Genova. Dopo la notte di maltempo a Genova scoppia la polemica sul sottopasso di via Brin, temporaneamente chiuso per allagamento come segnalato dalla polizia locale, anche attraverso il canale Telegram Genova Alert.

Da una foto giunta alla redazione di Genova24 risulta in effetti uno strato d’acqua di qualche centimetro nel sottopasso, che – secondo quanto riferito dalla centrale operativa della polizia locale – sarebbe stato riaperto al traffico nel giro di mezz’ora, mentre in passato servivano anche diverse ore per ripristinare il transito veicolare.

A giugno il Comune aveva annunciato la risoluzione definitiva del problema pluridecennale che causava l’accumulo d’acqua in caso di forti piogge. Oltre i lavori di pulizia che avevano portato alla rimozione di 500 tonnellate di materiali accumulati negli anni, Rfi e Cociv avevano sgomberato il rio Bercilli e la relativa roggia, mentre Autostrade aveva ripristinato l’imbrigliatura del rio Zella con un sistema di griglie in modo da scongiurare l’afflusso di nuovi sedimenti. Così erano stati eseguiti con successo i test di allagamento e la sindaca Silvia Salis aveva firmato l’ordinanza che revocava la chiusura automatica del sottopasso già in allerta gialla, limitando il provvedimento alla sola allerta rossa.

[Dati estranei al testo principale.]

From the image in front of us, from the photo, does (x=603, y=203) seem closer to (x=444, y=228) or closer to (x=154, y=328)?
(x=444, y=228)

“Esprimiamo forte rammarico nell’apprendere che, con il maltempo di ieri, il sottopasso di Brin sia stato nuovamente interdetto al transito in presenza di un’allerta meteo gialla – attaccano i consiglieri comunali della Lega Alessio Bevilacqua e Paola Bordilli -. A giugno il sindaco Salis aveva annunciato in pompa magna il superamento della chiusura in caso di allerta gialla, rassicurando la cittadinanza sul fatto che le misure adottate avrebbero limitato le chiusure al solo scenario di allerta rossa. C’è rammarico nel constatare come gli interventi annunciati non abbiano trovato riscontro nei fatti. Purtroppo si conferma un’impostazione dell’amministrazione sbilanciata sulla narrazione e sugli annunci comunicativi, a discapito della concreta e preventiva risoluzione delle criticità del territorio. Si cancellano ordinanze in favore di annunci stampa, sbandierando risultati e la risoluzione di problemi storici che, alla prova dei fatti, vengono puntualmente smentiti. Chiediamo maggiore serietà. Torneremo sul tema anche attraverso appositi atti consiliari”.

Finalmente dopo lustri si risolve in maniera definitiva l’allagamento del sottopasso Brin, aveva dichiarato l’assessore Ferrante lo scorso 9 giugno, ma quanto successo questa notte smentisce ancora una volta la narrazione faziosa della giunta Salis – aggiunge Alessandra Bianchi, capogruppo di Fratelli d’Italia a Tursi -. Siamo ovviamente contenti che il sottopassaggio sia stato poi riaperto e non ci siano state conseguenze che sarebbero potute essere catastrofiche, ma non è accettabile che questa amministrazione continui a prendere in giro con roboanti annunci che si sgretolano di fronte alla realtà ed agli avvenimenti. Con il prolungamento dell’allerta meteo per tutta la giornata odierna confidiamo in un atteggiamento più responsabile di questa giunta a partire proprio dall’assessore competente”.

Prova allagamento sottopasso Brin

Immediata la replica dell’assessore ai Lavori pubblici e alla Protezione civile Massimo Ferrante: “Viste le solite pretestuose polemiche di chi non ha risolto il problema in ben otto anni, informo che stanotte nel sottopasso di Brin sono regolarmente defluiti quasi 100 millimetri di pioggia in pochi minuti, esattamente come ci aspettavamo, tanto è vero che non è stato neanche inserito nelle criticità del report mattutino della protezione civile”.

“Il sottopasso di Brin è una conca sotto il livello della strada – aggiunge Ferrante interpellato a Genova24 -. La polizia locale ha deciso di chiuderlo in via precauzionale appena ha visto l’acqua per verificare il deflusso, ma è normale che ci voglia un po’ di tempo prima che le caditoie possano scaricare. E infatti, come avevamo previsto, in dieci minuti l’acqua è defluita regolarmente e il sottopasso è stato riaperto. Questo era il primo test nella realtà ed è stato superato”.